• Task set:
1. In the gamma camera extract, which photon energies does a ⁶⁷Ga point source emit?
2. List every factor that the gamma camera extract says affects the computed x and y coordinates.

• Extract to read:
+ + + + + + +
The uniformity test is sensitive to most of the things that can go wrong with a camera, but not all. One undetected problem is deterioration of the pixel size, which stretches or shrinks the image in $x$ or $y$ direction.

Figure 3:*Flood source (= uniform sheet source) image acquired on a dual head gamma camera, with a linearity correction problem in head 1 (left)*

Pixel size¶

The $x$ and $y$ coordinates are computed according to equation (1), so they are affected by the PMT characteristics, the amplification of the analogue signals prior to A/D conversion and possibly by the energy of the incoming photon, since that affects the PMT outputs.

Measuring the pixel size is simple: put two point sources at a known distance, acquire an image and measure the distance in the image. Sub-pixel accuracy is obtained by computing the mass center of the point source response. The precision will be better for larger distances. The pixel size must be measured in $x$ and in $y$ direction, since usually each direction has its own amplifiers.

Figure 4 shows an example where the $y$ -amplifier gain is wrong for one of the heads of a dual head camera (the $x$ -gain is better but not perfect either). The error is found from this dot phantom measurement by superimposing both images. Since the images are recorded simultaneously, the dots from one head should fit those from the other. Because of the invalid $y$ -pixel size in one of the heads there is position dependent axial blurring (i.e. along the y-axis), which is worse for larger $y$ values.

It is useful to verify if the pixel size is independent of the energy. This can be done with a ⁶⁷Ga point source, which emits photons of 93, 184 and 296 keV. Using three appropriate energy windows, three point source images are obtained. The points should coincide when the images are superimposed. Repeat the measurement at a few different positions (or use multiple point sources).

Figure 4:Images of a dot phantom acquired on a dual head camera with a gain problem. Left: image acquired on head 1. Center: image simultaneously acquired on head 2. Right: superimposed images: head1 + mirror image of head2. The superimposed image is blurred because the heads have a different pixel size.

Spatial resolution¶

In theory, one could measure the FWHM of the PSF directly from a point source measurement. However, a point source affects only a few pixels, so the FWHM cannot be derived with good accuracy. Alternatively, one can derive it from line source measurements. The line spread function is the integral of the point spread function, since a line consists of many points on a row:

\mbox{LSF}(x) = \int_{-\infty}^{\infty} \mbox{PSF}(x,y) dy.
+ + + + + + +
• Data:
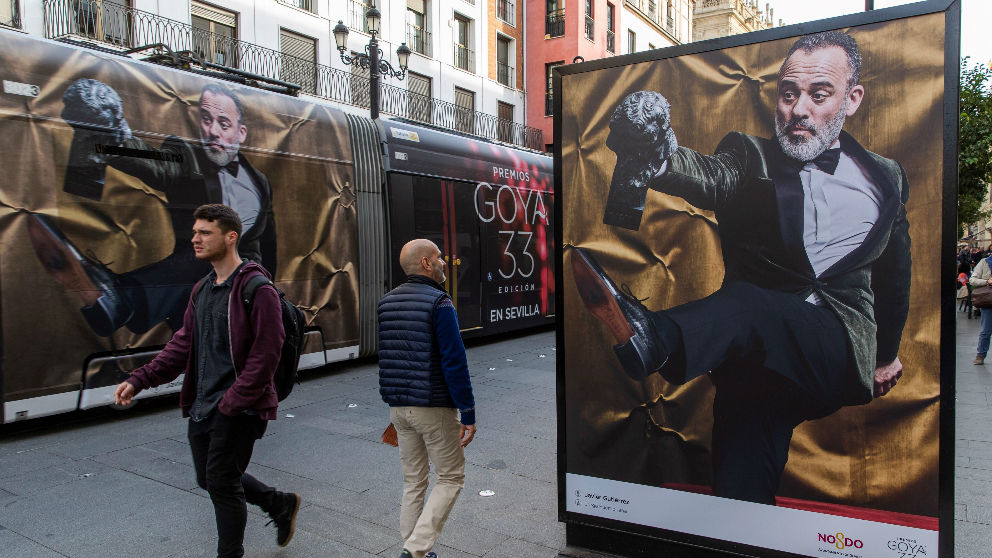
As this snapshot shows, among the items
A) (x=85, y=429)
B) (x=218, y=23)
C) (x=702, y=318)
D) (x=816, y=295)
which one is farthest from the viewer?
(x=218, y=23)

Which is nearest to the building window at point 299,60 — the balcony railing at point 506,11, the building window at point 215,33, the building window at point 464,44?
the building window at point 215,33

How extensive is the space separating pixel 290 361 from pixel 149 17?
16.6m

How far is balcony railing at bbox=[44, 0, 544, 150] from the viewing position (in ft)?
51.8

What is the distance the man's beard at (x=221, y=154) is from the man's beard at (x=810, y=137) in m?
6.07

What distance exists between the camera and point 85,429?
6.45 m

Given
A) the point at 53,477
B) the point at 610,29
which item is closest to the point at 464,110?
the point at 610,29

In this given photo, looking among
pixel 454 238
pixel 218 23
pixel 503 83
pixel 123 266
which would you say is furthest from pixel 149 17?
pixel 503 83

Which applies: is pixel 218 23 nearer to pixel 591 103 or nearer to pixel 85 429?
pixel 85 429

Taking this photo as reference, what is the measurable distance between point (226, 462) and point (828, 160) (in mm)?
2849

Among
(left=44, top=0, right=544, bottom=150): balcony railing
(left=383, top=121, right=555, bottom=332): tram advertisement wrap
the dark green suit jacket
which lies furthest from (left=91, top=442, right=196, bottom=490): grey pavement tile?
(left=44, top=0, right=544, bottom=150): balcony railing

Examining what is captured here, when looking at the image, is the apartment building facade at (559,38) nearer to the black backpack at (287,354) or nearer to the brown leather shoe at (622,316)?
the brown leather shoe at (622,316)

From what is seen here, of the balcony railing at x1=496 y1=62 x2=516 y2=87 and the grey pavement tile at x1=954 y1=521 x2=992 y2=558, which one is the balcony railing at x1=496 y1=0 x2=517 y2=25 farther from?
the grey pavement tile at x1=954 y1=521 x2=992 y2=558

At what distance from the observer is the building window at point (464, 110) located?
27375 millimetres

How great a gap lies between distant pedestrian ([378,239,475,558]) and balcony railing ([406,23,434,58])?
23182 mm
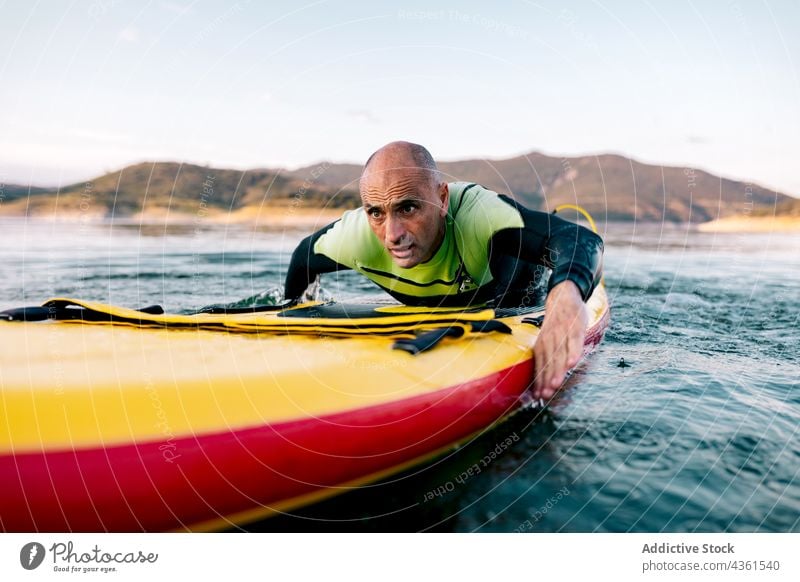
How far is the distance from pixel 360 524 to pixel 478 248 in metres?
0.88

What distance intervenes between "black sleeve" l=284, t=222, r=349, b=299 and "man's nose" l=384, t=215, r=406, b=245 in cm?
43

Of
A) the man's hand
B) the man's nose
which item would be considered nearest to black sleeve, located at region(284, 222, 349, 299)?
the man's nose

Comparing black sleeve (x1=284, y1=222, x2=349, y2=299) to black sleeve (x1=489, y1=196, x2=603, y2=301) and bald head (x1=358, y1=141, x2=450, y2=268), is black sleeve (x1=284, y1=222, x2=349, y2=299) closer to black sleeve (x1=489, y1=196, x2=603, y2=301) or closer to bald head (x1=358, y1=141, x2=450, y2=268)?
bald head (x1=358, y1=141, x2=450, y2=268)

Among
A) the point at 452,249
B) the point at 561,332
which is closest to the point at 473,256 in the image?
the point at 452,249

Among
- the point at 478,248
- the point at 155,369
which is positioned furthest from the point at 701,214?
the point at 155,369

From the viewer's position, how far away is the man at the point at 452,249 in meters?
1.39

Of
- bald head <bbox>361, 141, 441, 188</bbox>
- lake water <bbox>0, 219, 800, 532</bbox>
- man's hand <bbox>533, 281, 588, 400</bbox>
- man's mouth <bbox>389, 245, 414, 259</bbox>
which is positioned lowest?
lake water <bbox>0, 219, 800, 532</bbox>

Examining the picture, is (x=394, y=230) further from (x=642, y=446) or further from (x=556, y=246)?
(x=642, y=446)

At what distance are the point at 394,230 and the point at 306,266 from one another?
0.55m

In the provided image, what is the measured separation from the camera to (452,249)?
1.71m

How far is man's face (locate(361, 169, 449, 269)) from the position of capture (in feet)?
4.80

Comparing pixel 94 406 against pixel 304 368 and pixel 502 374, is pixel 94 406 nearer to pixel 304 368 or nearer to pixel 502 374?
pixel 304 368

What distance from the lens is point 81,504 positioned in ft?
3.10

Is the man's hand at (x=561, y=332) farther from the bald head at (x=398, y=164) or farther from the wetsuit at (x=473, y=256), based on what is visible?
the bald head at (x=398, y=164)
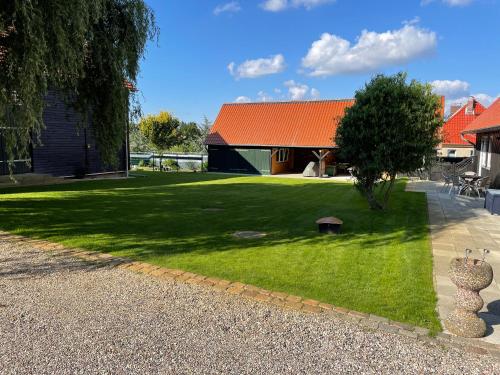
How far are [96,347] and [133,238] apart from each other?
3705 mm

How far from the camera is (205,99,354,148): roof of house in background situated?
84.1ft

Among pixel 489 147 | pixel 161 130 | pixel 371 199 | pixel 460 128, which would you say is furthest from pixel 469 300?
pixel 161 130

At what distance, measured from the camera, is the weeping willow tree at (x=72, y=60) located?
545cm

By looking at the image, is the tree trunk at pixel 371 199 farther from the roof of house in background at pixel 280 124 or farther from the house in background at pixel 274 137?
the roof of house in background at pixel 280 124

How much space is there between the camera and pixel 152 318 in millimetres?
3658

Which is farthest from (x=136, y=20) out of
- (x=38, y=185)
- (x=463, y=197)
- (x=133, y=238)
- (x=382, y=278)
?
(x=463, y=197)

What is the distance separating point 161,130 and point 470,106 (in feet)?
106

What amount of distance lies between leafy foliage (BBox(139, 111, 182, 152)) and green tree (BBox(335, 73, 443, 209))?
3684cm

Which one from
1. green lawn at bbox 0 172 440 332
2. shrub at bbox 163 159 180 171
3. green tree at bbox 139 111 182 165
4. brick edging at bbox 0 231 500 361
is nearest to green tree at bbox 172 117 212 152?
green tree at bbox 139 111 182 165

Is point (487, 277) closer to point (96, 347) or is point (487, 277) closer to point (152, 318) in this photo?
point (152, 318)

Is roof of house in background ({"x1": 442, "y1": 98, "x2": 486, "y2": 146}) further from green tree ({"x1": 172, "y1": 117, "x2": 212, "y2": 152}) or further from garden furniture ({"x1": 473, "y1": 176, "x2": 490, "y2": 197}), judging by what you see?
green tree ({"x1": 172, "y1": 117, "x2": 212, "y2": 152})

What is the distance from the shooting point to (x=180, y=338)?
329 centimetres

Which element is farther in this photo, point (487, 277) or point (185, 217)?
point (185, 217)

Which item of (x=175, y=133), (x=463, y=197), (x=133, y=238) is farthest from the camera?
(x=175, y=133)
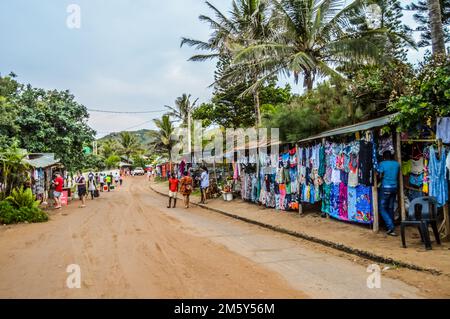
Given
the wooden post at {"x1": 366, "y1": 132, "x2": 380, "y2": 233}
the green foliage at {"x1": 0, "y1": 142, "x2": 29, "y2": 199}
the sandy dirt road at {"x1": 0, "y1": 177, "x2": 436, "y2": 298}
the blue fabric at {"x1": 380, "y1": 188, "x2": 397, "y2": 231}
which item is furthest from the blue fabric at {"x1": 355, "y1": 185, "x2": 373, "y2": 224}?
the green foliage at {"x1": 0, "y1": 142, "x2": 29, "y2": 199}

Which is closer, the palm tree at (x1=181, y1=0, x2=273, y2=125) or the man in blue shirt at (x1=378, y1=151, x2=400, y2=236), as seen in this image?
the man in blue shirt at (x1=378, y1=151, x2=400, y2=236)

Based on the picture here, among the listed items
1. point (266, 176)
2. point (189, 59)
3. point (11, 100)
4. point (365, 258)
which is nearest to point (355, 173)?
point (365, 258)

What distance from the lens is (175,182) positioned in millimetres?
18875

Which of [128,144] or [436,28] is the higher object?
[128,144]

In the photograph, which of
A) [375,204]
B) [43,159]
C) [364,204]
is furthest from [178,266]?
[43,159]

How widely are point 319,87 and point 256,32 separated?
7437 mm

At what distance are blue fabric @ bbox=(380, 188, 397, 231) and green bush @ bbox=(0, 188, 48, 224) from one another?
12.1 meters

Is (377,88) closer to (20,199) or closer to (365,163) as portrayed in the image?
(365,163)

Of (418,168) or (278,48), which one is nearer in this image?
(418,168)

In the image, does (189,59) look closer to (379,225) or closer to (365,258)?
(379,225)

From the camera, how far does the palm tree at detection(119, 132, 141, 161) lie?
81.9 metres

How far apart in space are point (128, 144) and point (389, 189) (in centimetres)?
7877

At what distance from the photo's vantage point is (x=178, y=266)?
690cm

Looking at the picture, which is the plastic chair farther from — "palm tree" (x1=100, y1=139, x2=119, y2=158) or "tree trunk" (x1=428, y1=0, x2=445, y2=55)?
"palm tree" (x1=100, y1=139, x2=119, y2=158)
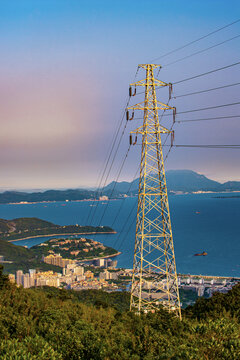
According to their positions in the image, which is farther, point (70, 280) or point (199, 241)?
point (199, 241)

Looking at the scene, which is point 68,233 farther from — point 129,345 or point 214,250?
point 129,345

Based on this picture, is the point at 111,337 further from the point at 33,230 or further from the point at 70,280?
the point at 33,230

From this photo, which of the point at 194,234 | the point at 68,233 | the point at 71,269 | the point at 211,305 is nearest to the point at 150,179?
the point at 211,305

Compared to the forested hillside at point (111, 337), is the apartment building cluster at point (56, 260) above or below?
below

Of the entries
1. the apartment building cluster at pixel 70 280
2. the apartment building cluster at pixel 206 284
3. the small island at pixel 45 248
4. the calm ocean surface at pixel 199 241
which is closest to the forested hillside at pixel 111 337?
the apartment building cluster at pixel 206 284

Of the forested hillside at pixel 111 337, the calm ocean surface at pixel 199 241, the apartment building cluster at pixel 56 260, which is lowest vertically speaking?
the apartment building cluster at pixel 56 260

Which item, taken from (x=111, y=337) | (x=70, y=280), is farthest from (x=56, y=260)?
(x=111, y=337)

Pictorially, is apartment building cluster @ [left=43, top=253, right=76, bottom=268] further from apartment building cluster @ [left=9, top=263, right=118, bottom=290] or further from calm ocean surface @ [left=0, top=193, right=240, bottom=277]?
calm ocean surface @ [left=0, top=193, right=240, bottom=277]

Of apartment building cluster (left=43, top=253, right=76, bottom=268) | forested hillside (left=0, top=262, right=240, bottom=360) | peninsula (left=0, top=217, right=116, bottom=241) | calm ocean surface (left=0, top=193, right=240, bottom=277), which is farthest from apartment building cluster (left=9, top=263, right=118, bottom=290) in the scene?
peninsula (left=0, top=217, right=116, bottom=241)

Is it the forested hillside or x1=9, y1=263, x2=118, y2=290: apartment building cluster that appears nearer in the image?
the forested hillside

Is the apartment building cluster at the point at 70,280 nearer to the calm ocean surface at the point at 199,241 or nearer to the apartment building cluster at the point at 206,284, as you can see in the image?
the apartment building cluster at the point at 206,284

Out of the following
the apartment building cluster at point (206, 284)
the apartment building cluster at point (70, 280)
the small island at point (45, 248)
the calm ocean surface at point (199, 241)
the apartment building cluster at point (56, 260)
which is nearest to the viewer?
the apartment building cluster at point (206, 284)
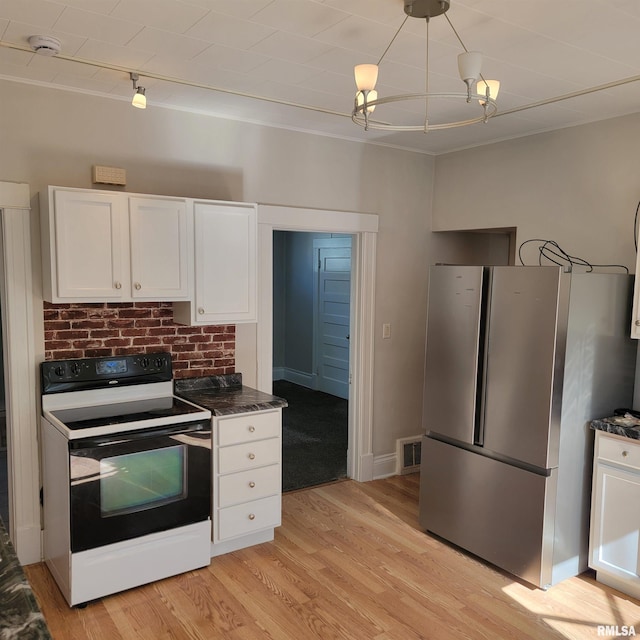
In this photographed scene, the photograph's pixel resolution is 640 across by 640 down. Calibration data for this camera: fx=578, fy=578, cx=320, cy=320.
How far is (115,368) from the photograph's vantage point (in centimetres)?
321

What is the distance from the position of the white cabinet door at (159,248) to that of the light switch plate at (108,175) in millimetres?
276

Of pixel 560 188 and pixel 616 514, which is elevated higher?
pixel 560 188

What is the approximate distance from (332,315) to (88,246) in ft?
14.1

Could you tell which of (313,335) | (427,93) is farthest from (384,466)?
(427,93)

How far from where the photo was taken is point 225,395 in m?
3.46

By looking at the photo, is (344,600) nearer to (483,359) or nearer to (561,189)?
(483,359)

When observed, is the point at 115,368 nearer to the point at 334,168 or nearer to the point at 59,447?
the point at 59,447

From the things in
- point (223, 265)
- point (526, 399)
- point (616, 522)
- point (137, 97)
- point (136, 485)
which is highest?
point (137, 97)

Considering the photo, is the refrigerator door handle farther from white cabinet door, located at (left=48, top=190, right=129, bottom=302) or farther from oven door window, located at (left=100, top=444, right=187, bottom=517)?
white cabinet door, located at (left=48, top=190, right=129, bottom=302)

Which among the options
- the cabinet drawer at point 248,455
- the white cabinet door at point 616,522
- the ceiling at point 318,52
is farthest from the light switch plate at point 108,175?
the white cabinet door at point 616,522

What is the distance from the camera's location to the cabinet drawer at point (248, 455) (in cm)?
315

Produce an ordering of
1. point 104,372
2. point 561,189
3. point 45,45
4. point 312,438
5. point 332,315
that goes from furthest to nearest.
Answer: point 332,315
point 312,438
point 561,189
point 104,372
point 45,45

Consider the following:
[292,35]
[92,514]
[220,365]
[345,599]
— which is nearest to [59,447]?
[92,514]

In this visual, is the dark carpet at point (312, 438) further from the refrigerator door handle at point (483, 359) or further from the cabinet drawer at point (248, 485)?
the refrigerator door handle at point (483, 359)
+ + + + + + +
• Exercise results:
1. 93, 184 and 296 keV.

2.
- The PMT characteristics
- The amplification of the analogue signals prior to A/D conversion
- Possibly the energy of the incoming photon, since that affects the PMT outputs